Facebook has brought its might down upon a small but scrappy academic team who’ve done brilliant work in exposing the company’s failures to contain scams, rip-offs, and political disinformation. If the team doesn’t fully dismantle its public-interest research project and delete its data by November 30, Facebook says, it “may be subject to additional enforcement action.” Why? Because the $775 billion company wants to protect our privacy.
For political dirty tricksters, Facebook’s self-serve ad platform is a juicy target: If you want to spread disinformation, the platform will help you narrow down the people who’ll see it. A canny political actor can use Facebook ads to show lies and vile incitements to people who might act on them, and, just as important, not show those ads to the rest of the world, which would reveal the way politicos talk when they think there’s nobody here but us chickens.
Facebook’s been fined over this, its execs raked over the coals in Congress and the British Parliament, and it says it has learned its lesson, putting in place measures that will prevent it.

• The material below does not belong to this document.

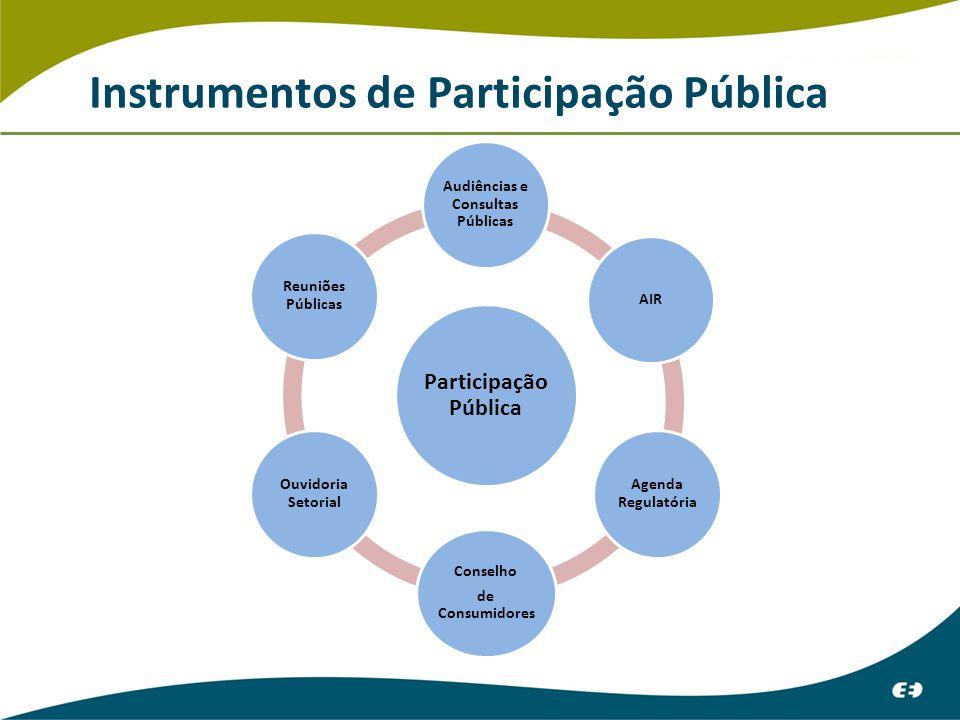 Instrumentos de Participação Pública Participação Pública Audiências e Consultas Públicas AIR Agenda Regulatória Conselho de Consumidores Ouvidoria Setorial Reuniões Públicas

Enter Ad Observer and the Ad Observatory, a project of NYU’s Tandon School of Engineering. Ad Observer is a browser plug-in that Facebook users voluntarily install. The plug-in scrapes (makes a copy of) every ad that a user sees and sends it to Ad Observatory, a public database of Facebook ads that scholars and accountability journalists mine to analyze what’s really happening on the platform. Time and again, they’ve discovered gross failures in Facebook’s ability to enforce its own policies and live up to its promises.
Facebook has threatened legal action against the Ad Observatory team, claiming that the Ad Observer plug-in violates its terms of service. They want it removed by the Monday after Thanksgiving, or else. In other words, Facebook wants independent, third-party scrutiny of its ad policy enforcement to end at the very moment that its enforcement failures are allowing false claims about the outcome of the 2020 election to spread, challenging the legitimacy of American democracy itself. This deadline also roughly coincides with Facebook’s reinstatement of political advertising. In other words, the company is opening the door to far more paid political disinformation at the very same moment that it is shutting out independent watchdogs who monitor this stuff.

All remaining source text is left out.